Тень подается вперед и кладет ладони на колени. Она опускает взгляд, будто ищет что-то в узоре ковра.

— Гидула… — почти шепчет она, но потом продолжает громче: — Он наблюдал за сражением с безопасного расстояния. Увидев, что Гешле вступил в бой с Высокой, он понял, что его предали. Героическое возвращение героического Падаборна ему совсем не пришлось по вкусу. И тогда комета решил вмешаться. — Тень поднимает взгляд и смотрит бан Бриджит прямо в глаза. — Он сказал мне, что Гешле проиграл в бою, но я знаю, что Гидула лгал, просто чтобы лишний раз поупражняться во вранье. Огнем с воздуха он разогнал бойцов обеих сторон, и, когда челнок приземлился, на поле битвы оставались лишь Гешле, Екадрина и мое безучастное ко всему тело. Шонмейзи он приказал убираться, и та, не будь дурой, поспешила исполнить его повеление. Гидула же подобрал нас с Падаборном. Это мне известно не только с его слов, но и из того, что он попытался скрыть.

Бан Бриджит кивает. Она переводит взгляд на дочь, которая вдруг начинает играть на своей арфе гянтрэй: веселую, триумфальную мелодию, но слишком уж преждевременную.
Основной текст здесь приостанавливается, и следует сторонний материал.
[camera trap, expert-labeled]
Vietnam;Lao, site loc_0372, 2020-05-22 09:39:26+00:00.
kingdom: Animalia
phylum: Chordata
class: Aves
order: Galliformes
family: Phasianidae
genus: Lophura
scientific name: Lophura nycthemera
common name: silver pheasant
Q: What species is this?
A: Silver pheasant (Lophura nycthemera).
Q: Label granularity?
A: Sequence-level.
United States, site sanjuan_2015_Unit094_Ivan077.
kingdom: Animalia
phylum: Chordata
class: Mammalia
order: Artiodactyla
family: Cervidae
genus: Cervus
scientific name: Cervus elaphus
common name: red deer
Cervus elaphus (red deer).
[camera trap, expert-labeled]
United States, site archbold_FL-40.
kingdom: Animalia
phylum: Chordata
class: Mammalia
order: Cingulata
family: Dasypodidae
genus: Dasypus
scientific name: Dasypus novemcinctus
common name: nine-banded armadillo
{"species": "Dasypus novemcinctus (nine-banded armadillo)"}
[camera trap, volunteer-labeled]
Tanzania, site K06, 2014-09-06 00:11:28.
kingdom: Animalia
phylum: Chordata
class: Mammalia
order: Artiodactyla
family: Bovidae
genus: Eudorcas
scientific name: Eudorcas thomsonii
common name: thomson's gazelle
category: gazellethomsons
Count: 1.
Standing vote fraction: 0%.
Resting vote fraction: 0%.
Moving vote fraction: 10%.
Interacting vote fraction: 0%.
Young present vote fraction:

— И что же сказал потом Гидула?

— Что спас нас от верной смерти от руки Екадрины. Но я-то понимала, что сделал он это вовсе не по доброте душевной. И что еще важнее — он знал, что я это знаю. Мы должны были предъявить всем выжившего из ума Гешле. Даже пав в бою с Екадриной, Падаборн продолжил бы воодушевлять повстанцев. Гидула не мог допустить ни его победы, ни поражения и потому лишил его и того и другого. По той же причине нельзя было ни убить Гешле, ни позволить Ошуа найти его. Лис использовал бы его в качестве знамени, чтобы поднять боевой дух людей. И потому меня подвергли каовèну. — Тень поднимает взгляд. — Да. Именно поэтому меня и требовалось вначале подлатать. Вот только каовèн всегда использовался лишь для допроса и никогда — в качестве наказания. — Она смеется, но это безрадостный смех. — Вот и еще одной традицией стало меньше.

Мéарана судорожно вздыхает, и бан Бриджит бросает на нее хмурый взгляд.

— А ты что, ожидала чего-то другого? — спрашивает Гончая.

— Финал мне был очевиден, — отвечает Олафсдоттр, — с того самого момента, как мы победили «принца-лягушку».

— И все-таки ты, невзирая ни на что, утащила его за собой, — произносит Мéарана, но вдруг осекается, и рот ее округляется. — Нет, это он увлек тебя.

— Именно, — на чистом гэлактическом отвечает Равн. — Я все гадаю, насколько же хитер Донован-буиг? Он сразу понял: после рапорта Билли Чинса о том, что Падаборн все еще не оправился, а превратился в жалкого и беспомощного пьяницу, вряд ли кто-то стал бы желать его возвращения. Во всяком случае, не друг революции. Возможно, это было первым его обманом. Ведь он все знал, но ничего не говорил. Не исключено, что он из мстительности с самого начала собирался примкнуть к мятежникам. Только в то время и на тех условиях, которые устраивали бы его самого.

— Нет, — произносит, обращаясь словно бы сама к себе, бан Бриджит, — это был не первый его обман.

— Судя по тому, что ты рассказала, — говорит Изящная Бинтсейф, — ты весьма отважно сражалась в битве за ангар. И даже нацепила цвета Падаборна. Как-то слишком лихо для человека Гидулы.

— А что? Надо было разрушить свое прикрытие? Да и сражаться не в полную силу равносильно самоубийству.